Article 2 : Il est enjoint au préfet de police, ou au préfet territorialement compétent, de procéder au réexamen de la demande de rendez-vous de Mme B… afin de déposer une demande de titre de séjour sur le fondement des dispositions de l’article L. 423-21 du code de l’entrée et du séjour des étrangers et du droit d’asile dans un délai de 10 jours à compter de la notification de la présente ordonnance.

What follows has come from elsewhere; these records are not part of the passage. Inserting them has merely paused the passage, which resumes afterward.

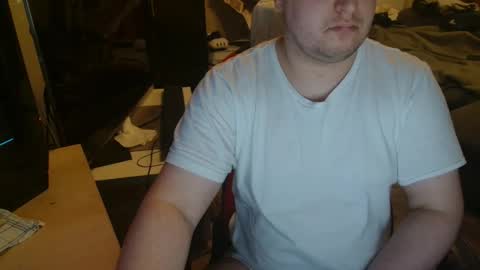 _kitsu_ online show from November 14, 2025, 3:55 pm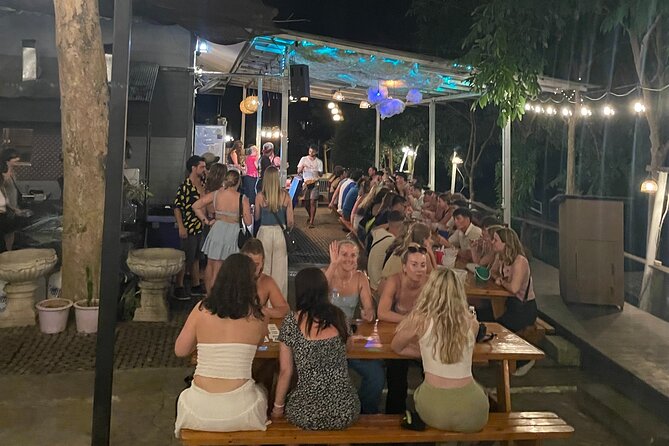 Pai Pub Crawl - Is the group size a benefit or a problem?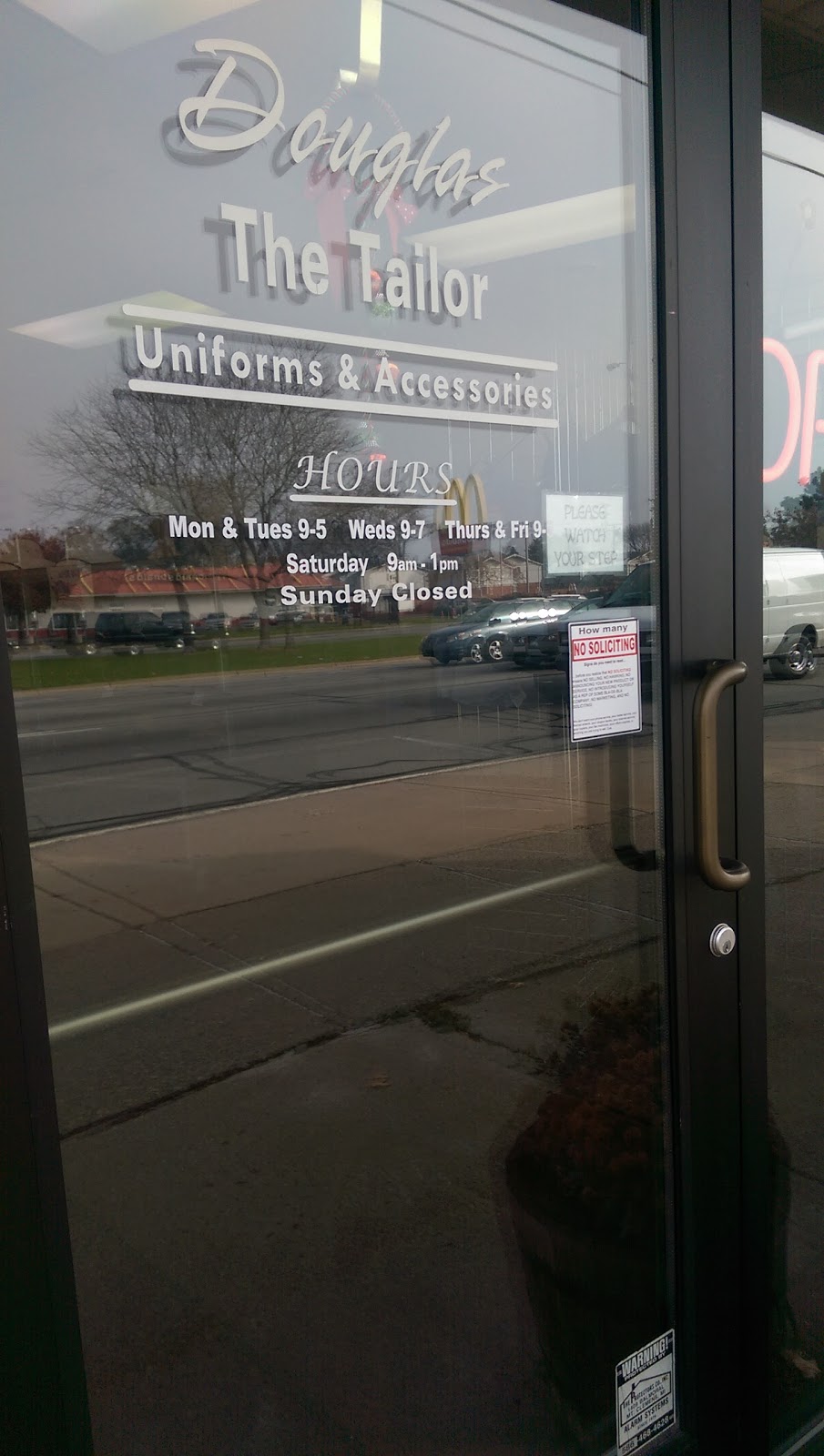 Uniforms by Douglas The Tailor | 27920 Gratiot Ave, Roseville, MI 48066, USA | Phone: (586) 775-3738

Article 3 : Sous réserve de l’admission définitive de Mme B… à l’aide juridictionnelle et sous réserve que Me Camus renonce à percevoir la somme correspondant à la part contributive de l’Etat, ce dernier versera à Me Camus, avocat de Mme B…, une somme de 800 euros en application des dispositions du deuxième alinéa de l’article 37 de la loi du 10 juillet 1991. Dans le cas où l’aide juridictionnelle ne serait pas accordée à Mme B…, la somme de 800 euros lui sera versée.
Article 4 : Le surplus des conclusions de la requête de Mme B… est rejeté.
Article 5 : La présente ordonnance sera notifiée à Mme A… B…, au ministre de l’intérieur et à Me Camus.
Copie en sera adressée au préfet de police.
Fait à Paris, le 29 novembre 2024.
Le juge des référés,
T. LAHARY
La République mande et ordonne au ministre de l’intérieur en ce qui le concerne ou à tous commissaires de justice à ce requis en ce qui concerne les voies de droit commun contre les parties privées, de pourvoir à l’exécution de la présente décision.